◆ EXERCISE TASK:
Copy exactly the run of lines that begins at the line with "At what distance does book" and ends at the final line of the entries.

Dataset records
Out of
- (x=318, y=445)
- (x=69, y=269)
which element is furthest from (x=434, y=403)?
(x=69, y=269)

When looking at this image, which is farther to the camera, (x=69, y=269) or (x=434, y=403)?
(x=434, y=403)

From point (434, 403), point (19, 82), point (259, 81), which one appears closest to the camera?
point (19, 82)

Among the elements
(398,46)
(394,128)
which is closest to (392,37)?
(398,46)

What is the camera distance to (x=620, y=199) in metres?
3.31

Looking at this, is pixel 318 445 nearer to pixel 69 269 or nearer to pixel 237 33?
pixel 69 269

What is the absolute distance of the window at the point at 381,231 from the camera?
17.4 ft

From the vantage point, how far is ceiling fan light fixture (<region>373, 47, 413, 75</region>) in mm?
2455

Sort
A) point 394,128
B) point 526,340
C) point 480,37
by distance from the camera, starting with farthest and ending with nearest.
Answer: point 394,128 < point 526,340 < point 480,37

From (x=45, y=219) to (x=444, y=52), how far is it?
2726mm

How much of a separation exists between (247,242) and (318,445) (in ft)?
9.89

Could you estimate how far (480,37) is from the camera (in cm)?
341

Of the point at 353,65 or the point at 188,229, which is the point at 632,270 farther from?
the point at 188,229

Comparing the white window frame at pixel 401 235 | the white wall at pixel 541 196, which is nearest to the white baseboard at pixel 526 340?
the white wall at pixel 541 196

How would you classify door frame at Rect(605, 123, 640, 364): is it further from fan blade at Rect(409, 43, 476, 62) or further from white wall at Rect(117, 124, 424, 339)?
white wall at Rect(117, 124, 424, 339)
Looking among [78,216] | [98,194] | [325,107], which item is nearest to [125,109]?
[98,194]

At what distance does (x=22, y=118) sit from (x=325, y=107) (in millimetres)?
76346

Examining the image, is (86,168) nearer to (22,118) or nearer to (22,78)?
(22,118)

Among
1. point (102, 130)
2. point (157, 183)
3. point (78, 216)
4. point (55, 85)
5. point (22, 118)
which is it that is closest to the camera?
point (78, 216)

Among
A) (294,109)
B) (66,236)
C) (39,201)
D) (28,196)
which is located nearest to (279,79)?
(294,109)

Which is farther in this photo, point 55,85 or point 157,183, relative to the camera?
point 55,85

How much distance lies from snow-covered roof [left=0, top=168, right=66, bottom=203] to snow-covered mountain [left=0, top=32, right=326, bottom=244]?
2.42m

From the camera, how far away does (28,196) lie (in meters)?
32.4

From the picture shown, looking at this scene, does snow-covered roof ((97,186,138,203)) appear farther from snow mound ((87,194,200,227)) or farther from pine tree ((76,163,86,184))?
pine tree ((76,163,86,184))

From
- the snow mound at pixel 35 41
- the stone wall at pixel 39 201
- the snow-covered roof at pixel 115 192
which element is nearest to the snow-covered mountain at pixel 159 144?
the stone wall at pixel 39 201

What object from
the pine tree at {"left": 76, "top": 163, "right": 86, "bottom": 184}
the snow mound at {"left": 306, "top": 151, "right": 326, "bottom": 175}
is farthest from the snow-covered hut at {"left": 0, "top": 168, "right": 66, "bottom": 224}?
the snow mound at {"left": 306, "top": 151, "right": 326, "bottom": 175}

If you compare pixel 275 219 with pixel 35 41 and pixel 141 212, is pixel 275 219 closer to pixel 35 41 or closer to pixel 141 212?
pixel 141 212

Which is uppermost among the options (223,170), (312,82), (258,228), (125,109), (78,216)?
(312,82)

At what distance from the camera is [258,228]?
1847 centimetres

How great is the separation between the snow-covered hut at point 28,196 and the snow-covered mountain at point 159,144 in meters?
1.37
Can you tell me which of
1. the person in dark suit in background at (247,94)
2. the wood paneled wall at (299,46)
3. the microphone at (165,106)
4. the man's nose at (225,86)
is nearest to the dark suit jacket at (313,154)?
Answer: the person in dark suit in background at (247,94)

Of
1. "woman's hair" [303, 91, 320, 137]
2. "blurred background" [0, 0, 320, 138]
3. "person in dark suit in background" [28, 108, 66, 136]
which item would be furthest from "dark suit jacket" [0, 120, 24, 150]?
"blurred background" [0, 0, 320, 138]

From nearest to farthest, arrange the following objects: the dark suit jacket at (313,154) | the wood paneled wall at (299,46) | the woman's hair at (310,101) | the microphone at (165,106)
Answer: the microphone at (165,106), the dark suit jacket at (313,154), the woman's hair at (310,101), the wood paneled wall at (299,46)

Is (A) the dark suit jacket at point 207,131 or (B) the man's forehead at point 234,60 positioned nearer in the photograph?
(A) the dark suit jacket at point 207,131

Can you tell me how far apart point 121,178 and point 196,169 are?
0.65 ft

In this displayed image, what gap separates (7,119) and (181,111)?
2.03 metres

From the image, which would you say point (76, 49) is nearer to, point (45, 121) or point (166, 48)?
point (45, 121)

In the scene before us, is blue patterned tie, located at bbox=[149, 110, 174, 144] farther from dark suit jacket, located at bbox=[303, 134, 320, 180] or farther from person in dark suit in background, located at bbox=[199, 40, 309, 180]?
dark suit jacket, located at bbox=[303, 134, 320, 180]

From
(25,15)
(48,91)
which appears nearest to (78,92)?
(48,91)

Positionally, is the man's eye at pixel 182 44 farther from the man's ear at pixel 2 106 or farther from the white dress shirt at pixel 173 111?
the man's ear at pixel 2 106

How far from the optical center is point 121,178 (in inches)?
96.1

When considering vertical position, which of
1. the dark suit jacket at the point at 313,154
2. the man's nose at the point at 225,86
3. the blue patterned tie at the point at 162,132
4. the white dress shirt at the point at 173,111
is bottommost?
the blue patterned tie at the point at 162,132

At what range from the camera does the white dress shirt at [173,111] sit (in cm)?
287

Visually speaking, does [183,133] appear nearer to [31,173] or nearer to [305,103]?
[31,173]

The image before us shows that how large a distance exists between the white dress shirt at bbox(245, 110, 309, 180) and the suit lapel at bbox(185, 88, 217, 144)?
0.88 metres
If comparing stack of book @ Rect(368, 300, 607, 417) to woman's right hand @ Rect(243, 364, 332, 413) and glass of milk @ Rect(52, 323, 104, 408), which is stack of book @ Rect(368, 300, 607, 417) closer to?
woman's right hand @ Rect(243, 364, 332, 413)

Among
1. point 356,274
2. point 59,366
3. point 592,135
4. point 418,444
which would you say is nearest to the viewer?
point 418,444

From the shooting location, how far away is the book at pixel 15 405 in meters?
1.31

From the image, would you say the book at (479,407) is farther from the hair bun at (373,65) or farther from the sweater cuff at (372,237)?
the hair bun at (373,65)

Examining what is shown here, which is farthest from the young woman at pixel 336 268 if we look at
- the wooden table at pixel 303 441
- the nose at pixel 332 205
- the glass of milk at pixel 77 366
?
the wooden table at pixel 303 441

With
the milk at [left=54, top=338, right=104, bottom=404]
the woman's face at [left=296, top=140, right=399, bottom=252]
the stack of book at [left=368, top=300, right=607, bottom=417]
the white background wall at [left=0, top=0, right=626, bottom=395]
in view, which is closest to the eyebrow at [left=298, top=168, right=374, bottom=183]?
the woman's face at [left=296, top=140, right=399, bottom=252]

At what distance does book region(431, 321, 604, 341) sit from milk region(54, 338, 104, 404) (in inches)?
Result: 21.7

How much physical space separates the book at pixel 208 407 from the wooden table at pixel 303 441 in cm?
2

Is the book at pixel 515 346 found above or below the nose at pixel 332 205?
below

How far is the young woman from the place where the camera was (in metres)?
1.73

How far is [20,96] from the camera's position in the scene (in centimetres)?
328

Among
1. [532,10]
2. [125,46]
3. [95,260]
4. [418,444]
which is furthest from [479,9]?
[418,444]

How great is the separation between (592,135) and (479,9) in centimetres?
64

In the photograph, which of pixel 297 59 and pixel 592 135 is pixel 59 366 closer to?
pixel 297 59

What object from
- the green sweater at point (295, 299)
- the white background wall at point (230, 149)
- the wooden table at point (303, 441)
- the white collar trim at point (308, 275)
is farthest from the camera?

◆ THE RESPONSE:
At what distance does book region(431, 321, 604, 341) sit from milk region(54, 338, 104, 404) (in inches)?
Result: 21.7

How much physical space separates the book at pixel 208 407 from the wooden table at pixel 303 441 in cm?
2

Is the book at pixel 515 346 found above or below the nose at pixel 332 205?
below

How far is the young woman from the place where the camera was (in metres)?
1.73

How far is [20,96] from the camera's position in the scene (in centimetres)?
328

Among
1. [532,10]
2. [125,46]
3. [95,260]
4. [418,444]
which is furthest from [479,9]?
[418,444]

How great is the separation between (592,135) and (479,9) in centimetres?
64

In the photograph, which of pixel 297 59 and pixel 592 135 is pixel 59 366 closer to?
pixel 297 59

What object from
- the green sweater at point (295, 299)
- the white background wall at point (230, 149)
- the wooden table at point (303, 441)
- the white collar trim at point (308, 275)
is farthest from the camera?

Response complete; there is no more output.